While Spears’s father served as her guardian until recently, Max’s custodian is not a member of his family. In fact, his own daughter, artist and activist Libra Max, has been leading the charge for his emancipation. Last month, she filed written testimony to the U.S. Senate Judiciary Subcommittee on the Constitution regarding toxic conservatorships.
As the situation stands, Libra said, she is only permitted to see her father for one hour at a time, three times per week, on a public bench.

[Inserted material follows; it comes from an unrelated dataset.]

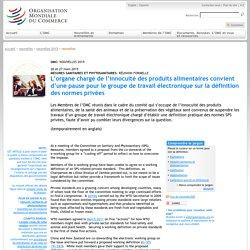 OMC 27/03/15 MESURES SANITAIRES ET PHYTOSANITAIRES: RÉUNION FORMELLE L'organe chargé de l'innocuité des produits alimentaires convient d'une pause pour le groupe de travail électronique sur la définition des normes privées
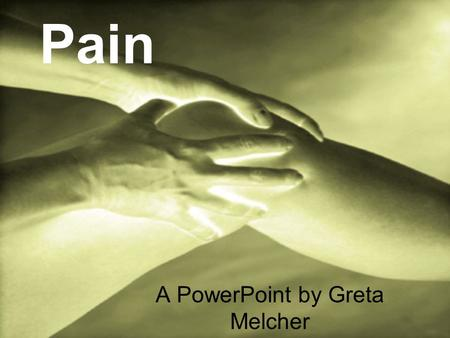 "Pain A PowerPoint by Greta Melcher. ""Pain alters the quality of life more than any other health- related problem. It interferes with sleep, mobility,"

“At the twilight of my father’s beautiful life, he should be surrounded by love, family, hugs and kisses, warmth, gentleness, celebrations, and everyone familiar that he holds dear,” she wrote. “Instead, for over two years, my father’s court-appointed guardians have isolated my father like a prisoner, and I have to watch his lonely and disorienting life over FaceTime as he begs repeatedly for me to come and stay with him in my childhood home. There is no punishment more cruel.”
She goes on to report that her father’s health has been in rapid decline, with his weight falling under 100 pounds, and that he remains in forced isolation for “nearly 24 hours a day,” is prohibited from having visitors, and has no access to a phone, attorney, or any of his financial assets. (In a particularly cruel detail, she also claims that his rescue cats have been taken from him.)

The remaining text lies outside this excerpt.